Clara Sorrenti. (Fonte: Keffals/YouTube)
Muito diferente das demais plataformas que possuem práticas rigorosas de moderação de conteúdo para impedir a proliferação desordenada desse comportamento online, como um site independente, a Kiwi Farms está fora do alcance, preocupando as autoridades.
“Esse tipo de coisa poderia facilmente se tornar um banco de dados para atingir os agentes do FBI, por exemplo. Não seria difícil”, alerta Frederick Brennan, que já trabalhou com o fundador da Kiwi, e fundou o site 8chan.
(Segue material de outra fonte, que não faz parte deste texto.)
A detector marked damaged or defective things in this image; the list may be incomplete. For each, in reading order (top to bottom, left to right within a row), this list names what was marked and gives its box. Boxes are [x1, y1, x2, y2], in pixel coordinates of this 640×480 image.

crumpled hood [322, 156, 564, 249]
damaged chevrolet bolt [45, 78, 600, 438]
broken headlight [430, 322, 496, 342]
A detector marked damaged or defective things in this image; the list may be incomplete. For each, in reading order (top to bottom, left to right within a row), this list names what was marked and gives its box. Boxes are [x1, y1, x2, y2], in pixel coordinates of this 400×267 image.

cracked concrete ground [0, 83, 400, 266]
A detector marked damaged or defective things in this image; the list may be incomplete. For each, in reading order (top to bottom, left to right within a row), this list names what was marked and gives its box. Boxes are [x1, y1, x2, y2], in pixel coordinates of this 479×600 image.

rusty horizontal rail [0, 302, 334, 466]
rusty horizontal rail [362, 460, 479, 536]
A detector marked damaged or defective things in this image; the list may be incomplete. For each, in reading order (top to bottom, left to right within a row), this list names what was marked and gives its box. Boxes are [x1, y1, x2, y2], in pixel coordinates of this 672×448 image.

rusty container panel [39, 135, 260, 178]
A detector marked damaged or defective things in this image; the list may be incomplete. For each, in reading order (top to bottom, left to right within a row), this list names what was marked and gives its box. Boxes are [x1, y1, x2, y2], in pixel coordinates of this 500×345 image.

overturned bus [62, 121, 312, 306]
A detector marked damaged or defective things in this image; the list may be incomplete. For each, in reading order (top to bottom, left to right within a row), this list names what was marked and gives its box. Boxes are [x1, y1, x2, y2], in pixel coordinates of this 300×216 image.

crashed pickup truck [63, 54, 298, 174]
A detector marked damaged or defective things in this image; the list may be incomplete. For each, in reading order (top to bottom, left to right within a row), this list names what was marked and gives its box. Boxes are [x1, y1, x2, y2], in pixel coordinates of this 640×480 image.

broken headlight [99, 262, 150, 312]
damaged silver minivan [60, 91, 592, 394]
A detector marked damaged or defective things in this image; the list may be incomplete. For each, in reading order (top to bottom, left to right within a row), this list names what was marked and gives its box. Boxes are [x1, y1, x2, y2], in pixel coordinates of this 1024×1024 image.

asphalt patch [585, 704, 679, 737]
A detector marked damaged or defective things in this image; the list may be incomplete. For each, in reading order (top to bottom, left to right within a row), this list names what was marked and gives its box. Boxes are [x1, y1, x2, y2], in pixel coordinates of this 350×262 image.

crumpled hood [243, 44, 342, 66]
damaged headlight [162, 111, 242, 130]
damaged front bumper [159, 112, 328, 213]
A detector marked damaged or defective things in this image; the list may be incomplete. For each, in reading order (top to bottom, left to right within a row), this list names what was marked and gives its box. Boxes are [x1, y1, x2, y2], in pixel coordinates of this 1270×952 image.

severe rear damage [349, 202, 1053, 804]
Em entrevista à NBC News, o especialista acredita que as técnicas de assédio podem ser canalizadas para objetivos maiores, como políticos e agentes de segurança.
Após seu site ter sido apropriado por nacionalismo branco e extremismo de todos os vieses, Brennan passou os últimos anos tentando derrubá-lo, temendo que o monstro que ele se tornou pudesse representar riscos substanciais à segurança nacional. “O que Moon está fazendo é pior, porque está realmente mirando em pessoas específicas”, disse ele.
(Fonte: Le Monde/Reprodução)
Quando procurado pelos jornalistas da NBC, Moon respondeu por e-mail que "a imprensa é uma escória", ignorando as demais perguntas feito pelos jornalistas.
Segundo Brennan, Moon, como moderador e líder, representa o topo da cadeia alimentar na Kiwi Farms, responsável por decidir quem é o alvo da vez e como atacá-lo. Muito diferente dos outros fóruns, como o 4chan, onde os administradores têm pouca orientação sobre as campanhas de assédio de seus usuários, Moon tem total controle de todos os aspectos do site.
(Fonte: Moore Media/Getty Images)
Após o levante promovido por Sorrenti e ampla disseminação pela mídia, em 3 de setembro, a empresa Cloudflare, que fornece uma rede de distribuição de conteúdo, serviços de segurança da internet e servidor de nome de domínio, decidiu bloquear a Kiwi Farms.
O fórum entrou em uma busca desesperada para encontrar outros serviços de infraestrutura para conseguir se manter online, mas foi rejeitado por vários deles, como o host russo DDoS-Guard. Moon declarou que não vê mais um cenário em que seu site se mantenha de maneira consistente no ar, visto que foi removido até mesmo do Internet Archive.
Como medida paliativa, o Kiwi Farms encontrou um lar com a Vanwa Tech, que possui um histórico em prestar estrutura a sites que já foram banidos. Apesar de o Kiwi parecer que nunca estará totalmente fora do ar, Sorrenti se mostrou otimista pela perda da capacidade de comprar serviços básicos da internet, mostrando como o empreendimento megalomaníaco de Moon está ficando cada vez mais impotente.
De qualquer forma, ela encarou isso como uma vitória, tanto por aqueles que já morreram por suicídio, vítimas da cultura perturbadora da Kiwi Farms, como foi o caso de Lizzy White, quanto dos nomes cogitados em futuras campanhas por essas pessoas, que cometem ataques para desempenhar sua obsessão por uma falsa e patética sensação de controle e poder.